Three isolates from Costa Rica, CaM10_6, CaM1_5 and CaM3_1, revealed extraordinarily high EC50 values that remain unexplained solely by the Pfcyp51 promoter configuration, which was similar to other, less‐resistant isolates from Costa Rica. This may suggest the presence of additional genetic components that may indirectly modulate resistance as observed in O. yallundae. 36 These may include minor fungicide resistance genes, genes linked with detoxification, stress responses or growth rates. Nonetheless, a previous analysis using an unbiased genetic approach by means of crosses between resistant and sensitive isolates (CaM10_6 x Bo_1) confirmed Pfcyp51 as the single explanatory gene for reduced DMI sensitivity. 11 The current study significantly contributes to the understanding of the origin and dissemination of DMI sensitivity mechanisms in P. fijiensis populations and facilitates the prediction of the efficacy of new generations of fungicides.

Supporting information

Table S1. EC50 mean values per Pseudocercospora fijiensis isolate. Columns show: country, isolate code, fungicide, log2 mean, lower and upper error of the difference values (Lsed and Used), observations (number of independent EC50 calculated values), standard error of the measurement (Sem), lower and upper confident intervals of the means and the back‐transformed EC50 mean values in mg L−1. Isolates with EC50 values lower than 0.1 mg L−1 are indicated with a green background, values from 0.1 to 0.9 mg L−1are shown with a light‐yellow background and values higher than 1 mg L−1 are shown with a light red background.
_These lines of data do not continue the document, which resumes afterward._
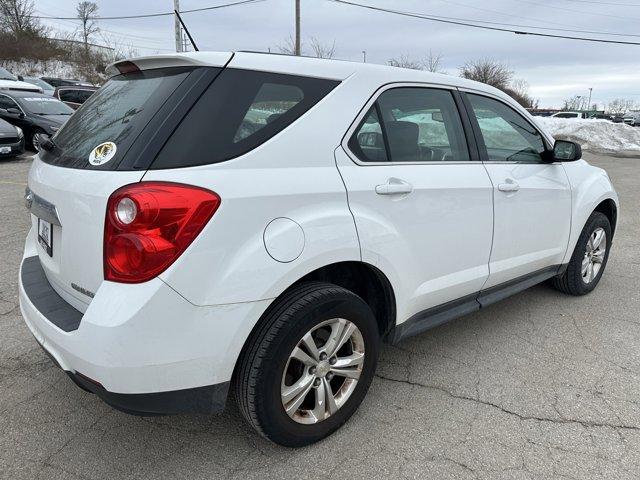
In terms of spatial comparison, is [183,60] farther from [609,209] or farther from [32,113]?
[32,113]

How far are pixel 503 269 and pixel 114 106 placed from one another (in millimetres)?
2418

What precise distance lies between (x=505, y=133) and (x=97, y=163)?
258cm

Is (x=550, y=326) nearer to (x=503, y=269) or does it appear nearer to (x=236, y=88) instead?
(x=503, y=269)

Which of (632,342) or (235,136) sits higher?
(235,136)

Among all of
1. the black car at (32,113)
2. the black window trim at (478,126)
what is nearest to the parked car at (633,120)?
the black car at (32,113)

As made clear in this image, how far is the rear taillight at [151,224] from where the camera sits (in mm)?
1799

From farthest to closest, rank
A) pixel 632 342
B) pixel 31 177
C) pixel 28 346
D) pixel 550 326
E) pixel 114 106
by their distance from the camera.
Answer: pixel 550 326, pixel 632 342, pixel 28 346, pixel 31 177, pixel 114 106

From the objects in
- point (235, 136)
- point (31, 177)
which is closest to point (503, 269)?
point (235, 136)

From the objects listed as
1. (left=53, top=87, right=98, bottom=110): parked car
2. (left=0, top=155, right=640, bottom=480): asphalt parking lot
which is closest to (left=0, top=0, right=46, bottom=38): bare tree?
(left=53, top=87, right=98, bottom=110): parked car

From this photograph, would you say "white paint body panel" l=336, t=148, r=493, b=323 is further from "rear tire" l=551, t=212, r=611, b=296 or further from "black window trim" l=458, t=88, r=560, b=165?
"rear tire" l=551, t=212, r=611, b=296

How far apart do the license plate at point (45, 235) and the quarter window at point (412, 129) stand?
1.41 m

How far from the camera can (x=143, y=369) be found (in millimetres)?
1832

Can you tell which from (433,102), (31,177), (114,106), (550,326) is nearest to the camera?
(114,106)

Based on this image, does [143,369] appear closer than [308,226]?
Yes
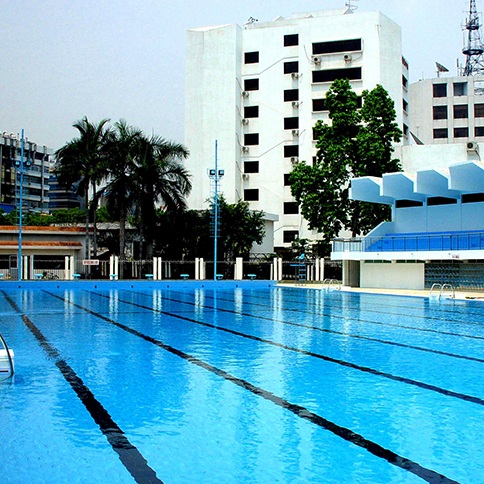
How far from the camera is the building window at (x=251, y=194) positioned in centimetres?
5462

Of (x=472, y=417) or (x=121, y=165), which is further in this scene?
(x=121, y=165)

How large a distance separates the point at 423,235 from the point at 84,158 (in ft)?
69.3

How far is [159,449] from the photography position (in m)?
5.29

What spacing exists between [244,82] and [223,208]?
56.7 feet

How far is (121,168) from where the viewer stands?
38.2 meters

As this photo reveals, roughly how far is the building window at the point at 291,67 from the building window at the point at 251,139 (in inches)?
248

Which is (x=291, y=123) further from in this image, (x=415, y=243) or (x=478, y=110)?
(x=415, y=243)

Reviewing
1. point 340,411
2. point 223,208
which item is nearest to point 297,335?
point 340,411

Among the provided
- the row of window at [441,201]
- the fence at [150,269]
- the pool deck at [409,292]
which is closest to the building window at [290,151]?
the fence at [150,269]

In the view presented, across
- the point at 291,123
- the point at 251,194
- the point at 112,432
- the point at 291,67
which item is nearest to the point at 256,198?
the point at 251,194

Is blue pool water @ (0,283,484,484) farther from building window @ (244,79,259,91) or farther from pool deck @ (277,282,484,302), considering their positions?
building window @ (244,79,259,91)

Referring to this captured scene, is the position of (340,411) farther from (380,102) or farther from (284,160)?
(284,160)

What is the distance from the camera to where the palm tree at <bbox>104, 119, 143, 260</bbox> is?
124 ft

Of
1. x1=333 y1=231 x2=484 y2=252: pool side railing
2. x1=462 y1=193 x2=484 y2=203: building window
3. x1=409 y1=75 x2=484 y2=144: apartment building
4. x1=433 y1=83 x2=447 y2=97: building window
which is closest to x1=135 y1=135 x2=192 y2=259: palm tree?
x1=333 y1=231 x2=484 y2=252: pool side railing
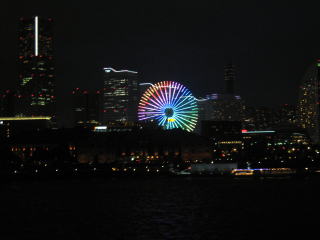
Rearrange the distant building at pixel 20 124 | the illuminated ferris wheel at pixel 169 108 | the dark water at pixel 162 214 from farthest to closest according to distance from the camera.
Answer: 1. the distant building at pixel 20 124
2. the illuminated ferris wheel at pixel 169 108
3. the dark water at pixel 162 214

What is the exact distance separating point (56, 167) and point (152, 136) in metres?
31.6

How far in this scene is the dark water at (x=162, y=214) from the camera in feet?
130

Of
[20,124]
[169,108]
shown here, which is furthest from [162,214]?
[20,124]

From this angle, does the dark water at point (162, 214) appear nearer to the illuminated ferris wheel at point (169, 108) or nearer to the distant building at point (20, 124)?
the illuminated ferris wheel at point (169, 108)

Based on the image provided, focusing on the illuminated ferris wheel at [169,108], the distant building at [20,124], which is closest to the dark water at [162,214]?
the illuminated ferris wheel at [169,108]

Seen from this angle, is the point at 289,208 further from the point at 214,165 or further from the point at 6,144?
the point at 6,144

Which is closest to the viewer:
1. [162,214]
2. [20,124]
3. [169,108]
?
[162,214]

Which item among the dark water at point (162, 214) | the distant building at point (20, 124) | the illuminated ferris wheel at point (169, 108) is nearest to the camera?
the dark water at point (162, 214)

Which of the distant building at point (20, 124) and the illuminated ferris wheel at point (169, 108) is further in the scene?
the distant building at point (20, 124)

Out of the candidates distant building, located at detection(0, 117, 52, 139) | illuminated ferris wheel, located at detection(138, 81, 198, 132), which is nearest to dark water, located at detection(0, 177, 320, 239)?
illuminated ferris wheel, located at detection(138, 81, 198, 132)

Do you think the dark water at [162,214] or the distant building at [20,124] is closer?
the dark water at [162,214]

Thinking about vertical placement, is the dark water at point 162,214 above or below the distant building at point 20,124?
below

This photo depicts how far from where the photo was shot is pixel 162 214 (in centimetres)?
4956

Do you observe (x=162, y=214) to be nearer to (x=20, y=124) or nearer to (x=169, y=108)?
(x=169, y=108)
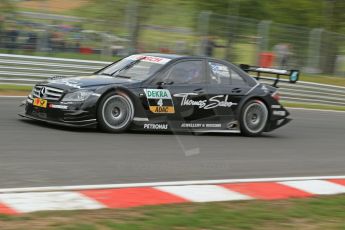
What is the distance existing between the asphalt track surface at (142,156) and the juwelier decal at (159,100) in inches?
16.7

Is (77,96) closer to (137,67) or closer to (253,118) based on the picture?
(137,67)

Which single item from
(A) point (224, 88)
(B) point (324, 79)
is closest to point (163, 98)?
(A) point (224, 88)

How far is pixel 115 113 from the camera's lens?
9.96 metres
Table S2. Description of the Pseudocercospora fijiensis collections EC50 values. Minimum, maximum, average and standard deviation per country and the percentage of the sensitivity trait are indicated. The sensitivity trait was characterized by arbitrary thresholds. Average EC50 values higher than 1 mg L−1 were labelled ‘resistant’, 0.1–0.99 mg L−1 as ‘tolerant’ and lower than 0.1 mg L−1 as ‘sensitive’.

Table S3. Different genotypes based on the CYP51 protein sequences of Pseudocercospora fijiensis isolates. The genotype numbers are ordered based on the number of substitutions found in the PfCYP51 (M1–M7). The average DMI fungicides EC50 values for each genotype is shown in mg L−1. Values higher than 1 mg L−1 were considered as ‘resistant’, 0.1–0.99 mg L‐1 as ‘tolerant’ and lower than 0.1 mg L‐1 as ‘sensitive’. The number of isolates (n) represented by each genotype is listed in the final column.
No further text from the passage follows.